09 IL RECUPERO FORZOSO DEI CREDITI CONDOMINIALI

09.5 L’esecutività del decreto ingiuntivo ed i problemi della solidarietà verso i terzi

L’art. 63 disp.att. c.c., premessa la sussistenza dei requisiti necessari, consente l’emissione di decreto ingiuntivo condominiale immediatamente esecutivo. L’ opposizione non sospende l’esecutività, a meno che non sia il giudice a farlo nella prima udienza di trattazione della causa di merito.

La pronuncia del giudice sul punto (sospensione o conferma della provvisoria esecuzione) determina il momento in cui, essendosi passati dalla fase sommaria del giudizio a quella di merito, si deve avviare la procedura di mediazione obbligatoria.

Al centro di un serrato dibattito giurisprudenziale è stata la questione concernente l’individuazione del soggetto cui compete l’obbligo di avviare il procedimento di mediazione obbligatoria previsto dall’art. 5, co. 1-bis d.lgs. n. 28 del 2010: ovvero se sia l’opponente piuttosto che l’opposto.

In un primo momento la Corte di Cassazione aveva affermato che «in tema di opposizione a decreto ingiuntivo, l'onere di esperire il tentativo obbligatorio di mediazione verte sulla parte opponente poiché l'art. 5 del d.lgs. n. 28 del 2010 deve essere interpretato in conformità alla sua "ratio" e, quindi, al principio della ragionevole durata del processo, sulla quale può incidere negativamente il giudizio di merito che l'opponente ha interesse ad introdurre». (Cass. n. 24629/2015).

Poi la Corte Suprema ha mutato il proprio orientamento ed ha affermato che «.. una volta instaurato il relativo giudizio di opposizione e decise le istanze di concessione o sospensione della provvisoria esecuzione del decreto, l'onere di promuovere la procedura di mediazione è a carico della parte opposta; ne consegue che, ove essa non si attivi, alla pronuncia di improcedibilità di cui al citato comma 1-bis conseguirà la revoca del decreto ingiuntivo» (Cass., Sez. Un., n. 19596/2020. Conf. Cass., ord., n. 159/2021). Nel nostro caso, pertanto, sarà il condominio e non il condomino/moroso ad avere interesse a procedere con la mediazione, mentre ove il decreto ingiuntivo sia stato ottenuto da un terzo nei confronti del condominio (ad esempio: appaltatore dei lavori condominiali) sarà questi a doversi attivare ove l’opposizione sia stata promossa dal condominio ingiunto.

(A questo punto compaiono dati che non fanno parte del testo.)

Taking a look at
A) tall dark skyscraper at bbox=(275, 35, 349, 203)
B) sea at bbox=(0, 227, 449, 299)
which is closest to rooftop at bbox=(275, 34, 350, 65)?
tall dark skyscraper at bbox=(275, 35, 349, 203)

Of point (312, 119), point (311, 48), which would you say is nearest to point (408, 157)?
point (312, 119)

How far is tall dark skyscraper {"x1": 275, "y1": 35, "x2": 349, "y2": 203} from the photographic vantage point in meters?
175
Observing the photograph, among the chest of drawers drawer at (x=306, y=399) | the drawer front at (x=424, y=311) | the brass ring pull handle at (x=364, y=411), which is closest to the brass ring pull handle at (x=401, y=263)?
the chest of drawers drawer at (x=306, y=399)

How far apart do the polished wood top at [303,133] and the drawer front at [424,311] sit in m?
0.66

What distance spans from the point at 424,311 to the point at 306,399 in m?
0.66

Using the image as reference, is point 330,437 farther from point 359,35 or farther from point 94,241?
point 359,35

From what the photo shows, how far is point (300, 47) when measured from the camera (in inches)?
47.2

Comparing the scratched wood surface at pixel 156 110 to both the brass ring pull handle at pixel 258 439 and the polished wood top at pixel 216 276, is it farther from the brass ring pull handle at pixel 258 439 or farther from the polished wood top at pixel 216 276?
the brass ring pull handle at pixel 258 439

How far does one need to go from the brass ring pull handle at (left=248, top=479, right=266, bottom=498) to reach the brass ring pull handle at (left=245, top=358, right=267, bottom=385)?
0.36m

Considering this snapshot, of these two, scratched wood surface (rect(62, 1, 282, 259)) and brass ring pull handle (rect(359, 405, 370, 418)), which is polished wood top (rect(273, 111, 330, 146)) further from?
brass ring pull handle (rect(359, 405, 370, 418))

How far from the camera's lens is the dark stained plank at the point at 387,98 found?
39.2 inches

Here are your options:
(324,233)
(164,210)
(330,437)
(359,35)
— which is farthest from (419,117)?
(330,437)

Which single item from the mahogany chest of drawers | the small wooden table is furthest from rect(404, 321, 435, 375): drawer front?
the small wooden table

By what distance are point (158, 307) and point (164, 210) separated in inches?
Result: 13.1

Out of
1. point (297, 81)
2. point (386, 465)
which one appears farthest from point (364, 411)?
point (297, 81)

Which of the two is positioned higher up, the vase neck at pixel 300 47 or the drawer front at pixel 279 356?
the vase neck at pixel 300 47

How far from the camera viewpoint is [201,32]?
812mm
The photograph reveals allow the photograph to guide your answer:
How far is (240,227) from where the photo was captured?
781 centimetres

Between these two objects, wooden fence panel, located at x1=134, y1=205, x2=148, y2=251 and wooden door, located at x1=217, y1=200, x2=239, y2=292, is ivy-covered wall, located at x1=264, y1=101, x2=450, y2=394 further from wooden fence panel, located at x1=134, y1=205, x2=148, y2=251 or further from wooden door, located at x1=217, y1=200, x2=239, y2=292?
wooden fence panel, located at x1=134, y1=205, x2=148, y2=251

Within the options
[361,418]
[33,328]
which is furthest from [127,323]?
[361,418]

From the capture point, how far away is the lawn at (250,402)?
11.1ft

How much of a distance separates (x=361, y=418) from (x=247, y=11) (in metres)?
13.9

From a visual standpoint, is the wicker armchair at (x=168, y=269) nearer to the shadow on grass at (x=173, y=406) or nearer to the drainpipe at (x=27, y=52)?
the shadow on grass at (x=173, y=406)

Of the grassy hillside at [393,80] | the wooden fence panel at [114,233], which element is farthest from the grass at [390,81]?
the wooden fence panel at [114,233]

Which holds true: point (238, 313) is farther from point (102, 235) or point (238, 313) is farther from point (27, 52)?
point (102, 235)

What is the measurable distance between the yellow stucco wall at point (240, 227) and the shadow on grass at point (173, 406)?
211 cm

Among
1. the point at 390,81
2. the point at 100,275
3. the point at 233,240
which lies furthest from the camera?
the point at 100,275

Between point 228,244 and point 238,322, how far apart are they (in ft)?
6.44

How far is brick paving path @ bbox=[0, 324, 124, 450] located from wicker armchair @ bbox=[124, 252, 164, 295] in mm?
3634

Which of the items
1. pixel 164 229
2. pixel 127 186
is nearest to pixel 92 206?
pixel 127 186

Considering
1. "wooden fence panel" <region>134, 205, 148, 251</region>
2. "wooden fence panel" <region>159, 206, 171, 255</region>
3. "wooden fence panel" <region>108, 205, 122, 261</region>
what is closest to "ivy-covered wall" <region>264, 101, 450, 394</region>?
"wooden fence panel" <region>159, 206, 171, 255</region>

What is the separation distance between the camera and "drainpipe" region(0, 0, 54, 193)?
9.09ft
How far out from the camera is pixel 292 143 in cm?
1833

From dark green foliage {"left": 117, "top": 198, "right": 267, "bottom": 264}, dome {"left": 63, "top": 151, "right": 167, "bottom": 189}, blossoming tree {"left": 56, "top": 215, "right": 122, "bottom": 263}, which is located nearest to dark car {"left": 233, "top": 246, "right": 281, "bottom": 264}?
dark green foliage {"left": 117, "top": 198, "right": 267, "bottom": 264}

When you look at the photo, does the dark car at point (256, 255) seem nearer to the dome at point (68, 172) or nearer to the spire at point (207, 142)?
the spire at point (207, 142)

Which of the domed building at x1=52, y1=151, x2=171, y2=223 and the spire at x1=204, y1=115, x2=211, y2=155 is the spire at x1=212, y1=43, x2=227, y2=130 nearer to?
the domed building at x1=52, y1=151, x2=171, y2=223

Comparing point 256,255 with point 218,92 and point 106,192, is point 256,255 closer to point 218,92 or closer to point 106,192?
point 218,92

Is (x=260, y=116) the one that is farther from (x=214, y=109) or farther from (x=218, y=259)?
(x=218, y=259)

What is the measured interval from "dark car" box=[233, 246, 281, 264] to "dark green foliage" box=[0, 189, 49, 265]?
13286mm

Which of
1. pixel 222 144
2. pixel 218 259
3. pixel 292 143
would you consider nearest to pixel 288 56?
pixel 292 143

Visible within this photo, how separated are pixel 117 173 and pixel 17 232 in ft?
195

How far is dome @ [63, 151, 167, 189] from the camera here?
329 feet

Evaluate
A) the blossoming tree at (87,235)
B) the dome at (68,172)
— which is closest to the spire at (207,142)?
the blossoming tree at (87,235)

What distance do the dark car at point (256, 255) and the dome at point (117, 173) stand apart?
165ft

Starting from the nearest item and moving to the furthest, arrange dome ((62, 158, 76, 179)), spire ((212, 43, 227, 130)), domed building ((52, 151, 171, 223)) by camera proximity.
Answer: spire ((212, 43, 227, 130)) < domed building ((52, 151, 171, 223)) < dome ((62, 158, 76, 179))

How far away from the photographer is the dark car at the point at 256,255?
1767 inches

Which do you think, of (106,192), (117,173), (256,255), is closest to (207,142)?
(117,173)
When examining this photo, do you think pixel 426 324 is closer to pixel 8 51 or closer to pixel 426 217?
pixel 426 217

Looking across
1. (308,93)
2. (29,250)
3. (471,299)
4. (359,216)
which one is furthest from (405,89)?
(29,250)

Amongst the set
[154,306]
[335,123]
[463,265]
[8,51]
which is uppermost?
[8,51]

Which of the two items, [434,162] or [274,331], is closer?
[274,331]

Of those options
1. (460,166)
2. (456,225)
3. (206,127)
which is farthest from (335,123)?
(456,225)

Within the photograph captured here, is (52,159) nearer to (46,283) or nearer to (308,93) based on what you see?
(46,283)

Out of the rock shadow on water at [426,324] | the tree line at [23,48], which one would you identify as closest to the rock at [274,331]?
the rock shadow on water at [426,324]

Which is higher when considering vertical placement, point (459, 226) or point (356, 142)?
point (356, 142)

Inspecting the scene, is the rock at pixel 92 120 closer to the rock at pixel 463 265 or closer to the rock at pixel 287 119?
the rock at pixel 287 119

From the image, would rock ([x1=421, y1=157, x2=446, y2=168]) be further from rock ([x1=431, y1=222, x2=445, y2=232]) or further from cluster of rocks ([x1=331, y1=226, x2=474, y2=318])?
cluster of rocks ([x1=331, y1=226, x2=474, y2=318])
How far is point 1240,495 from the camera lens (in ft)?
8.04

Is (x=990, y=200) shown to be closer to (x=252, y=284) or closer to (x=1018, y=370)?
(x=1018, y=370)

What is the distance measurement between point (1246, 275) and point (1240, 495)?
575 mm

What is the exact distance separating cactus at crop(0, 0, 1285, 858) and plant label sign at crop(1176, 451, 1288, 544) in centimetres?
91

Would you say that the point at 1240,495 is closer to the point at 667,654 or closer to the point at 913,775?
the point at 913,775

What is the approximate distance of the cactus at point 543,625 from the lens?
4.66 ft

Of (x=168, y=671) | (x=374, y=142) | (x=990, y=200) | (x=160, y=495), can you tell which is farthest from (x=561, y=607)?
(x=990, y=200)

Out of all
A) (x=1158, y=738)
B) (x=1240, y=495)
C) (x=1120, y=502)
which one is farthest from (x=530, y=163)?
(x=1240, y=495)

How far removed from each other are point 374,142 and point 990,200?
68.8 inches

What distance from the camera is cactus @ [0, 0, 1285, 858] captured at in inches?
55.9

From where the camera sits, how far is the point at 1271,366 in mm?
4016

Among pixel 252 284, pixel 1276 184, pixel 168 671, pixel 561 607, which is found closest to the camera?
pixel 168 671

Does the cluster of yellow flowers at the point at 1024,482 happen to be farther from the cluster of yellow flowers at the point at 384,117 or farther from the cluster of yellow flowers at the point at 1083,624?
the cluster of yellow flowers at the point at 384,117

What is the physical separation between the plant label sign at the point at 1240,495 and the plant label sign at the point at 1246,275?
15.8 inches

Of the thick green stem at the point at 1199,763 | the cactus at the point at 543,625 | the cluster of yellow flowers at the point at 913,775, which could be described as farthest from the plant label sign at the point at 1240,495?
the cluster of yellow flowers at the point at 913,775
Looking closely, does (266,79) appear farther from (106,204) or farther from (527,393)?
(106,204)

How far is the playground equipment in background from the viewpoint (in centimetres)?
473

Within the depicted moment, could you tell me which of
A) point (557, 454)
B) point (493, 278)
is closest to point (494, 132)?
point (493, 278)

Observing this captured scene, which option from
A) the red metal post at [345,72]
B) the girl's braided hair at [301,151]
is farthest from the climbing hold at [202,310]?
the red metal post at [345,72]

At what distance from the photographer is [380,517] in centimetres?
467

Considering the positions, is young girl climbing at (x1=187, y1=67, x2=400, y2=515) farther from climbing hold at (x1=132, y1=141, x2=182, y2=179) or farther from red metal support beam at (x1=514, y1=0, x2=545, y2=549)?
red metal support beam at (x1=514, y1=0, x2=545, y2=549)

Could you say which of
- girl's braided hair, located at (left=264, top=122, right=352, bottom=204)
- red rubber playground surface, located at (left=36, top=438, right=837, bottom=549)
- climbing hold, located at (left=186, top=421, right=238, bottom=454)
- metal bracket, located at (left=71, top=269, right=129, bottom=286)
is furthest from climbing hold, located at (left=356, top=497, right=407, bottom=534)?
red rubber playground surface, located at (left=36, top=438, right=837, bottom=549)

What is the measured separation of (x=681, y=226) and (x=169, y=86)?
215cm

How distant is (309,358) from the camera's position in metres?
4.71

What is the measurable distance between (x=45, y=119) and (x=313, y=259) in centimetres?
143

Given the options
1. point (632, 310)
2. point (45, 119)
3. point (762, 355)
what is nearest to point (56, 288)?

Per i debiti contratti dal condominio nei confronti dei terzi sussiste una solidarietà passiva dei condomini per effetto della quale, prima dell’entrata in vigore della legge di riforma del 2012, il creditore poteva fare valere il proprio diritto, indiscriminatamente, verso uno qualsiasi dei condomini, anche se adempiente.

La modifica dell’art. 63 disp.att. c.c., con la quale il legislatore ha determinato una sorta di scala di graduazione per il soddisfacimento del creditore è conseguente all’affermazione di un importante principio della giurisprudenza che ha costituito il fondamento della nuova norma. E’ stato, infatti, stabilito chein riferimento alle obbligazioni assunte dall'amministratore, o comunque, nell'interesse del condominio, nei confronti di terzi - in difetto di un'espressa previsione normativa che stabilisca il principio della solidarietà, trattandosi di un'obbligazione avente ad oggetto una somma di denaro, e perciò divisibile, vincolando l'amministratore i singoli condomini nei limiti delle sue attribuzioni e del mandato conferitogli in ragione delle quote, in conformità con il difetto di struttura unitaria del condominio - la responsabilità dei condomini è retta dal criterio della parziarietà, per cui le obbligazioni assunte nell'interesse del condominio si imputano ai singoli componenti soltanto in proporzione delle rispettive quote, secondo criteri simili a quelli dettati dagli artt. 752 e 1295 cod. civ. per le obbligazioni ereditarie” (Cass., Sez. Un., n. 9148/2008).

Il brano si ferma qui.